Latest Changes On Delta

This page lists the new versions of software and new features available as of when Delta transitioned to RedHat 9 in 2025.

NVIDIA Driver and CUDA

The NVIDIA driver and base CUDA is updated to provide more recent (but not the latest) release as shown in the following table:

NVIDIA Driver

Base CUDA

New

570.148.08

12.8

Default Programming Environment

Programming Environment (PE)

The compiler, MPI implementation and other base packages will be provided by the Cray Programming Environment (CrayPE), similar to how the default programming environment is provided on DeltaAI.
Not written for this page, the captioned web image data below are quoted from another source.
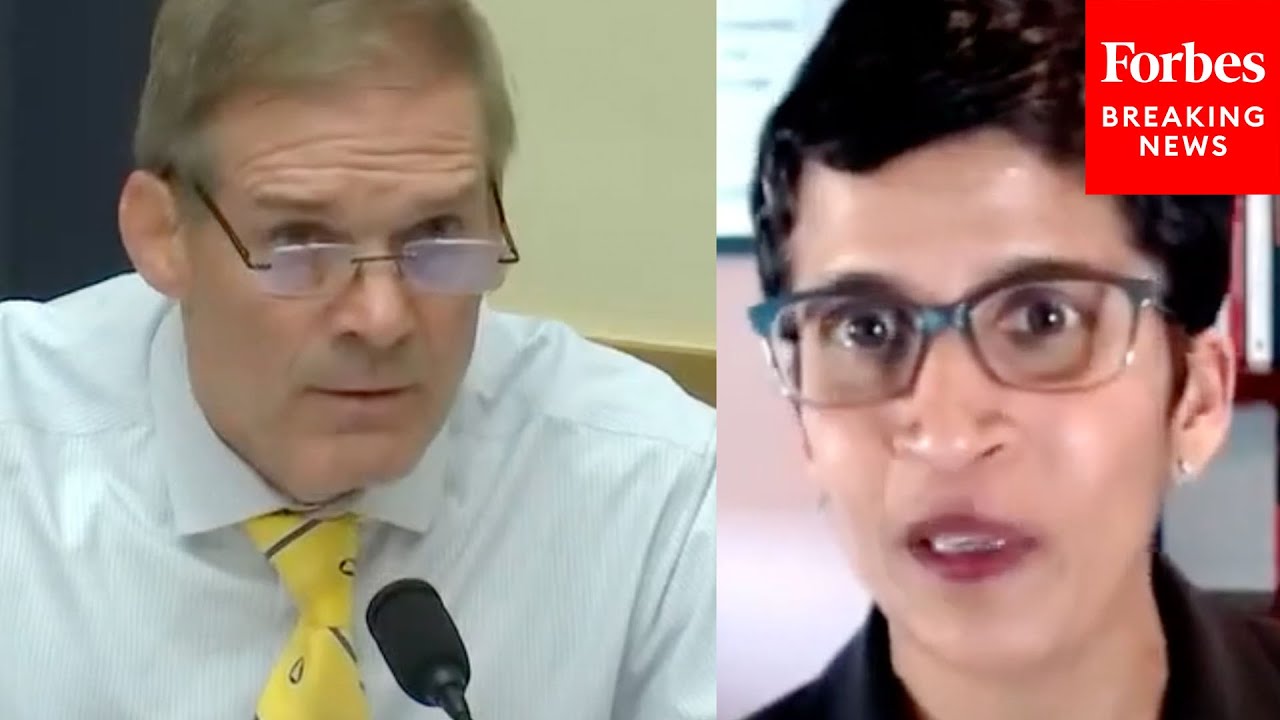 'Are You A Proponent Of Critical Race Theory?': Jim Jordan Grills House Witness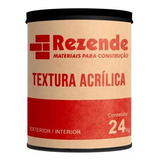 Textura Acrílica Efeito Rústico 24kg Rezende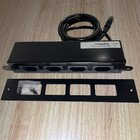 Régua Caixa De Tomada Embutir Em Mesa E Móvel B-box Iv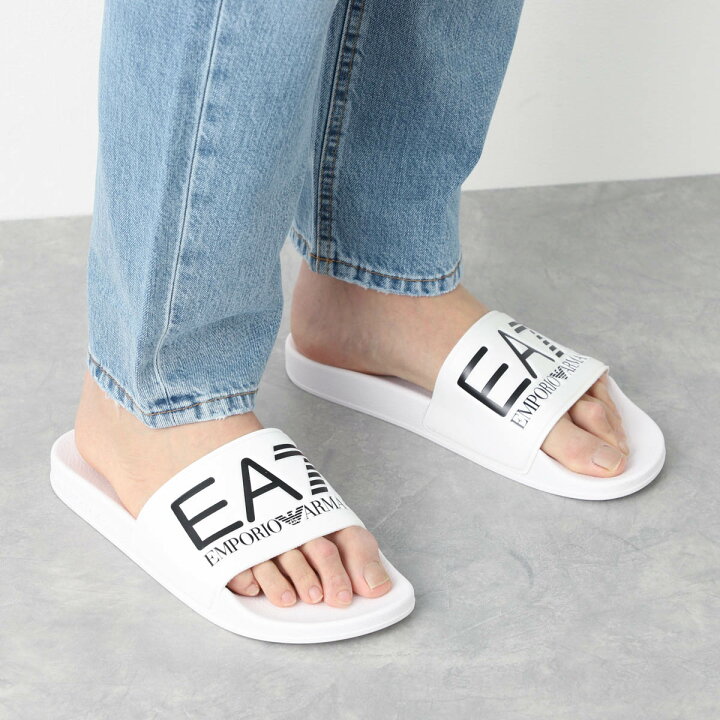 楽天市場】エンポリオアルマーニ EA7 EMPORIO ARMANI サンダル 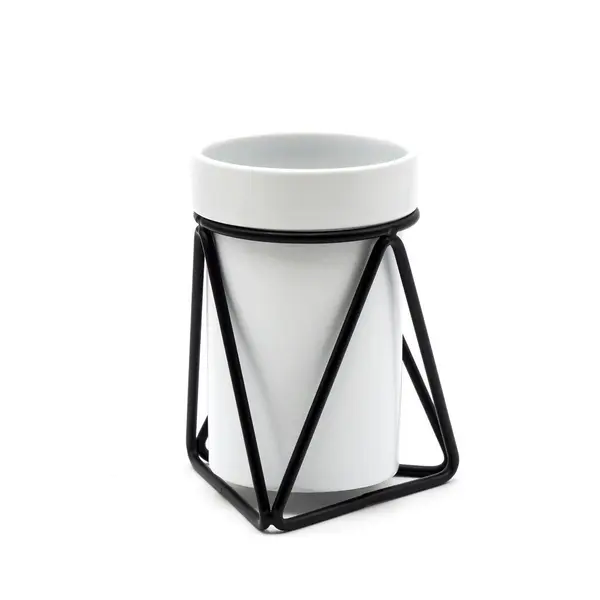 Pahar Pentru Periuțe De Dinți metal, ceramică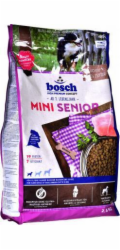 BOSCH Mini Senior - suché krmivo pro psy - 2 5 kg
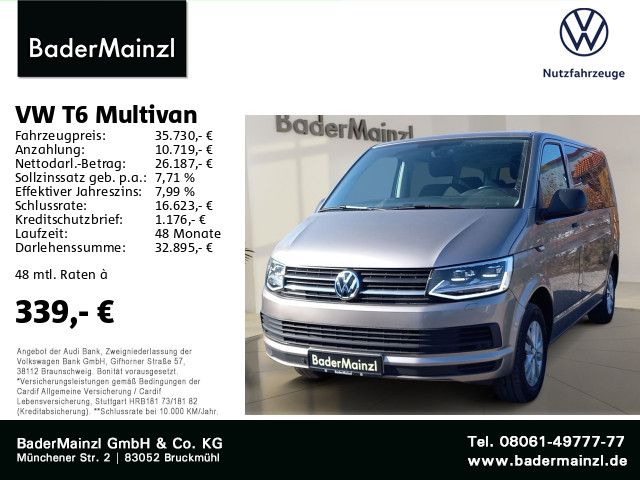 Volkswagen T6 Multivan Trendline 2,0 l 110 kW TDI EU6 SCR B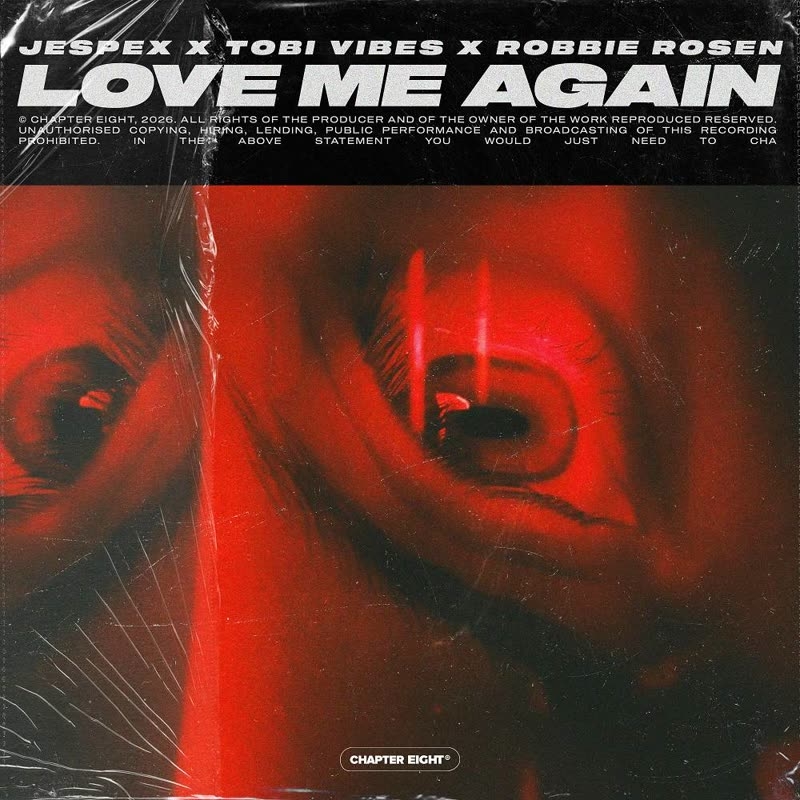 jespex, Tobi Vibes, Robbie Rosen - Love Me Again (Techno Version)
The default environment will be based on the GNU CrayPE PrgEnv-gnu. The default MPI implementation will be Cray’s MPICH.

GCC compiler

Module names

CUDA

MPI

Module name

PE

gcc

PrgEnv-gnu

gcc-native/13.2

cudatoolkit/25.3_12.8

Cray MPICH

cray-mpich

Other Cray PEs are available such as PrgEnv-nvidia (NVIDIA HPC SDK compilers) and PrgEnv-cray (Cray compilers). All programming environments are set by default to the the cray-mpich module.

Use the modules command to view the default loaded modules

[gbauer@dt-login04 ~]$ module list

Currently Loaded Modules:
  1) gcc-native/13.2      6) cray-libsci/25.03.0    11) craype-accel-nvidia80
  2) craype/2.7.34        7) PrgEnv-gnu/8.6.0       12) cue-login-env/1.1
  3) libfabric/1.22.0     8) cray-dsmml/0.3.1       13) slurm-env/0.1
  4) craype-network-ofi   9) craype-x86-milan       14) default
  5) cray-mpich/8.1.32   10) cudatoolkit/25.3_12.8

Use of Compiler Wrappers

The CrayPE compiler wrappers cc, CC and ftn are recommended when building C, C++ and Fortran libraries and applications. The wrappers automatically include paths to include files and libraries for MPI and GPU RDMA and CUDA.

The CrayPE provides MPI compiler wrappers mpicc, mpicxx/mpic++ and mpifort/mpif77/mpif90 can be used with CPU MPI codes but require some additional include path and libraries when compiling GPU aware libraries for GPU RDMA as mentioned in the mpi man page (see: man mpi).

The following environment variables have been set to help use the compiler wrappers:

Environment Variable

Default Setting

CC

cc

CXX

CC

FC

ftn

MPICC

mpicc

MPICXX

mpicxx

MPIF77

mpif77

MPIF90

mpif90

CMAKE_C_COMPILER

cc

CMAKE_CXX_COMPILER

CC

CMAKE_Fortran_COMPILER

ftn

Support for GPU RDMA

The Cray Programming Environments: PrgEnv-gnu, PrgEnv-nvidia and PrgEnv-cray support GPU RDMA. Compiler and runtime support is configured by default for PrgEnv-gnu and PrgEnv-nvidia.

To enable support for GPU RDMA the environment variable MPICH_GPU_SUPPORT_ENABLED needs to be set

export MPICH_GPU_SUPPORT_ENABLED=1

If you see

aborting job:
MPIDI_CRAY_init: GPU_SUPPORT_ENABLED is requested, but GTL library is not linked

then you set the environment variable but did not properly link the executable with -lmpi_gtl_cuda or use the cc, CC or ftn compiler wrappers.

NCCL

Please load the aws-ofi-nccl module so that NCCL will use the appropriate high-speed network provider for NCCL.

This module provides the AWS OFI network transport plugin for NCCL,
optimized for Cray systems with CXI interconnect.

Dependencies (must be loaded first):
- cudatoolkit/25.3_12.8
- libfabric/1.22.0

Python

Several python packages are available for use:

miniforge3-python
pytorch-conda/2.8
tensorflow-conda/2.18

Use the module spider command to find packages with modules.

When installing Python packages, especially mpi4py with GPU support we recommend setting the MPICC environment variable as follows:

for GPU Python

MPICC="cc -shared" pip install mpi4py

MPI

Only the cray-mpich module is supported. OpenMPI performance is less than one-half of what we see with the cray-mpich implementation, so priority to redeploy OpenMPI is reduced.